━━ EXCERPTED PASSAGE

# sorta off brand pants



## 55Nick15 (Aug 11, 2008)

so ive been looking for pants and i went to a shop and tried on a pair of vans XL.

they were tight on my butt by a bit but i got in them. so the guy ordered me a pair of XXL's

my question is.. if these dont fit, what other brands are out there that make bigger sizes for big guys. ie: columbia

ive seen that columbias xxl's are like 44-47.. i mean im not that big but compared to vans xxl's bein 42 or somethin like that it seems like that would be a better choice.

if yall can understand what i just said please help me out!

thanks,
-nick


----------



## legallyillegal (Oct 6, 2008)

Those Vans XXL will be fine width-wise, but length will be quite long (if you're not tall).

Mostly all of the "hardcore snowboarder" gear is XL 38-40 made for pre-teens to young adults.

Look into more of the ski-oriented brands, such as Spyder, Marker, etc.


----------



## 55Nick15 (Aug 11, 2008)

thanks bud im a 6 footer so i think it'll be not to bad on the vans im not to worried on width just so when i move i dont feel like my ass is gonna come out of thepants haha

but i will look towards spyder, never heard of marker tho ill look into em


----------



## Rufus (Nov 7, 2008)

It sounds like we're about the same size, I just picked up a pair of Burton Ronin Cargo pants in XXL and they fit good, I bet the Vans will also be OK. I found last year's model for $45 so there are some good deals out there.


----------



## Guest (Nov 10, 2008)

I'm a big guy too, 6'3", 260 lbs, 38 waist, and i've found Quicksilver XL to fit quite nicely. Helly Hansen in XXL fit real nice on those colder days with ample room for layering.


----------

━━━━

### HOW TO COMPLETE THIS TASK
From the forum thread above on pants sizes, extract word for word the passage starting with "I'm a big guy" and going on through "room for layering.".

━━ COLLECTED DATA

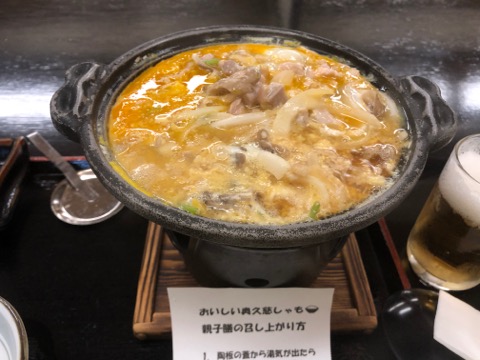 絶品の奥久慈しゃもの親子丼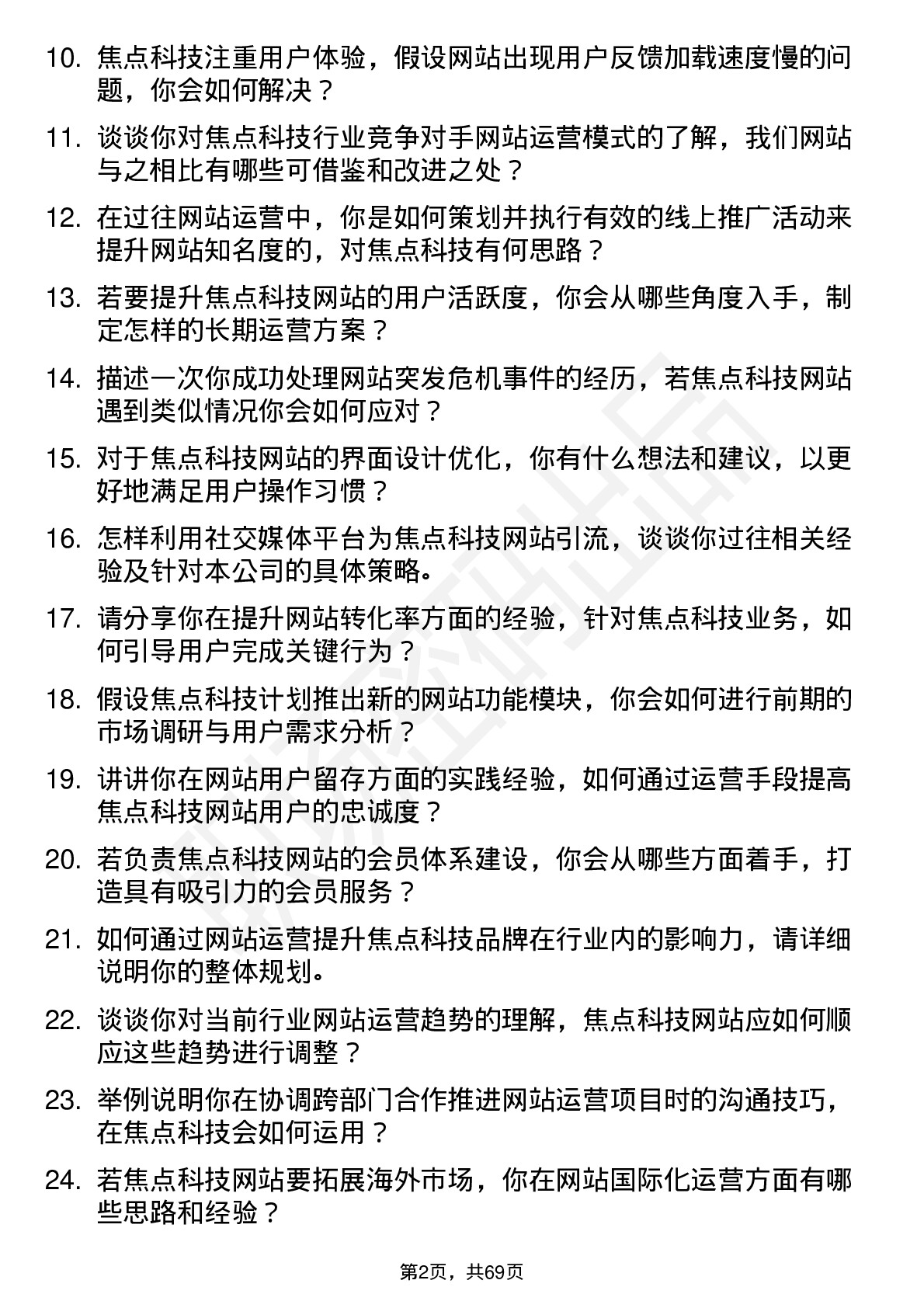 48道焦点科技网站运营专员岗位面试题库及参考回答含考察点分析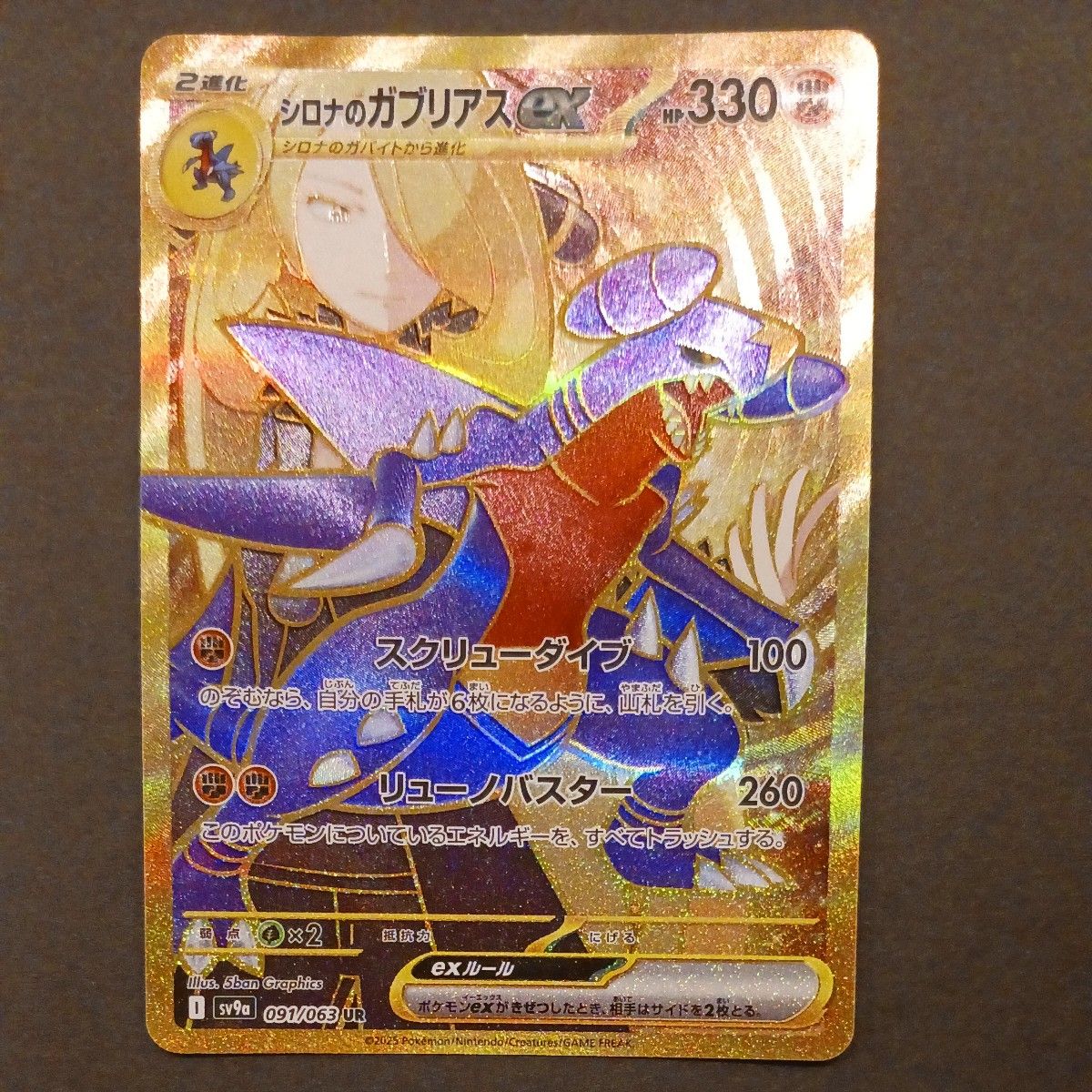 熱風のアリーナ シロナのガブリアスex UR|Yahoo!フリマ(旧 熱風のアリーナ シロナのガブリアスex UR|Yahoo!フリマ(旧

━━━━

### ANSWER SECTION
I'm a big guy too, 6'3", 260 lbs, 38 waist, and i've found Quicksilver XL to fit quite nicely. Helly Hansen in XXL fit real nice on those colder days with ample room for layering.